Ports Operator Wants More Breaks

The Moscow Times

A report said Special Economic Zones are especially needed in large Arctic ports like Arkhangelsk, above.
Federal Fishing Agency

A report said Special Economic Zones are especially needed in large Arctic ports like Arkhangelsk, above.

Russia's ports need free economic zones to grow, the country's leading port operator said Tuesday.

Rosmorport, a state-owned port operator, said in a strategic development document published on its website that tax breaks would help attract investment crucial to the development of port infrastructure and modernization of equipment and management.

Special economic zones currently exist only at the ports of Murmansk in the Russian Arctic and Sovyetskaya Gavan in the Far East.

"It is necessary to extend this experience to other ports through which the most important cargo traffic flows, which have strategic importance for the Russian economy," the report stated.

The report said such zones were especially needed in other large Arctic ports like Arkhangelsk, which are expected to handle increasing flows of oil, gas and coal in the future, because they are in "difficult regions … which require much larger investments than building ports in other [sea] basins."

Skeptics have questioned the success of the two existing zones.
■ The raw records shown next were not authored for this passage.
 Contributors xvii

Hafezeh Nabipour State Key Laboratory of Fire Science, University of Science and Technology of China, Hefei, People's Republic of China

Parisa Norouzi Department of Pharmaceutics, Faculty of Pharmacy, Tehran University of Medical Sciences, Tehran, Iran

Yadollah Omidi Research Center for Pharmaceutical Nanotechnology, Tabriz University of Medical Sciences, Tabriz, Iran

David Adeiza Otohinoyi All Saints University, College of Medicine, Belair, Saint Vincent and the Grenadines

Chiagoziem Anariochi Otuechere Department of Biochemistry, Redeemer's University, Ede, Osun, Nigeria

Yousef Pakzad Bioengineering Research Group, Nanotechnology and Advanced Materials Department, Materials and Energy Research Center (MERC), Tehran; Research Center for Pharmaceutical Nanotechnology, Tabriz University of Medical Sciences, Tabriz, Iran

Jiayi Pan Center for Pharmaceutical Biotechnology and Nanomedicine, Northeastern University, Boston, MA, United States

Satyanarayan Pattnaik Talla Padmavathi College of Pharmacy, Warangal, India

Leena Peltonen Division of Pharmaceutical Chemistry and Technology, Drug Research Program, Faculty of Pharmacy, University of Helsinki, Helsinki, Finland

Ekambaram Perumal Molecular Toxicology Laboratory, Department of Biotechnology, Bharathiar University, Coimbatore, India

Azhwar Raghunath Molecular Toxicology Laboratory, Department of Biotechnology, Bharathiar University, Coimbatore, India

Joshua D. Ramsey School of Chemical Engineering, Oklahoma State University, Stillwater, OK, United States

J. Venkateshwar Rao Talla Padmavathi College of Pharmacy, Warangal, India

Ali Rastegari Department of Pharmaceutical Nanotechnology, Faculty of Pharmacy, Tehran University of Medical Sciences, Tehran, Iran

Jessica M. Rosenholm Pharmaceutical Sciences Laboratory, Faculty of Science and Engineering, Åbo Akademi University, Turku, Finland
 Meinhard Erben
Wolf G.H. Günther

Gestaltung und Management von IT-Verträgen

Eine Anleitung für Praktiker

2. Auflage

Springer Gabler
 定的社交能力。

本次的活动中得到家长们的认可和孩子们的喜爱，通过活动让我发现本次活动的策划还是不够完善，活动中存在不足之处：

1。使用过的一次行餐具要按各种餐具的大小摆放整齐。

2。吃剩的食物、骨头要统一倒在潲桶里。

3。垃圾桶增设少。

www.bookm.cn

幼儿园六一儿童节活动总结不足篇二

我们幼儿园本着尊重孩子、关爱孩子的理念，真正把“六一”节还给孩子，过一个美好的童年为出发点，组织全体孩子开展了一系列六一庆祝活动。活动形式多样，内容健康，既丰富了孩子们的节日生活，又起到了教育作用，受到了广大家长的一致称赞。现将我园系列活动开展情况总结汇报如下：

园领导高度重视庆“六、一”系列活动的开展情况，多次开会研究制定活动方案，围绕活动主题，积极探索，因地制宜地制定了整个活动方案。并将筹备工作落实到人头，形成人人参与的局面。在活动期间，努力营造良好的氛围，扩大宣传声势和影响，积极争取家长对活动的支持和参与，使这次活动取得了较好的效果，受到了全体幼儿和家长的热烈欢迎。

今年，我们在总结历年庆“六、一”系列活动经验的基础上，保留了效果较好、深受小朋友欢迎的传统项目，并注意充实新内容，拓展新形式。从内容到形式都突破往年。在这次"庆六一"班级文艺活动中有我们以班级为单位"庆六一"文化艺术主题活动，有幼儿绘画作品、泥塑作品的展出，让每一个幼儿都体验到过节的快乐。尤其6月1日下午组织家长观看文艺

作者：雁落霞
In June, Sergei Ivashkin, first deputy industry and transport minister of the Khabarovsk region, said Sovyetskaya Gavan had been unable to realize potential because of poor rail links, Interfax reported.

Murmansk region governor Marina Kovtun said in June that the Murmansk zone could be closed because of problems with financing.

Earlier this summer, Gazprom, which is planning to build a large LNG processing facility in the area, reportedly criticized the Murmansk zone because its perks do not apply to chemical processing.

Other priorities identified in the strategy for development of port infrastructure until 2030 include making ports more attractive to trade by gradually deregulating tariffs on cargo handling in order to increase competition between ports and shift from a cost-plus model of payment to a price-capping system.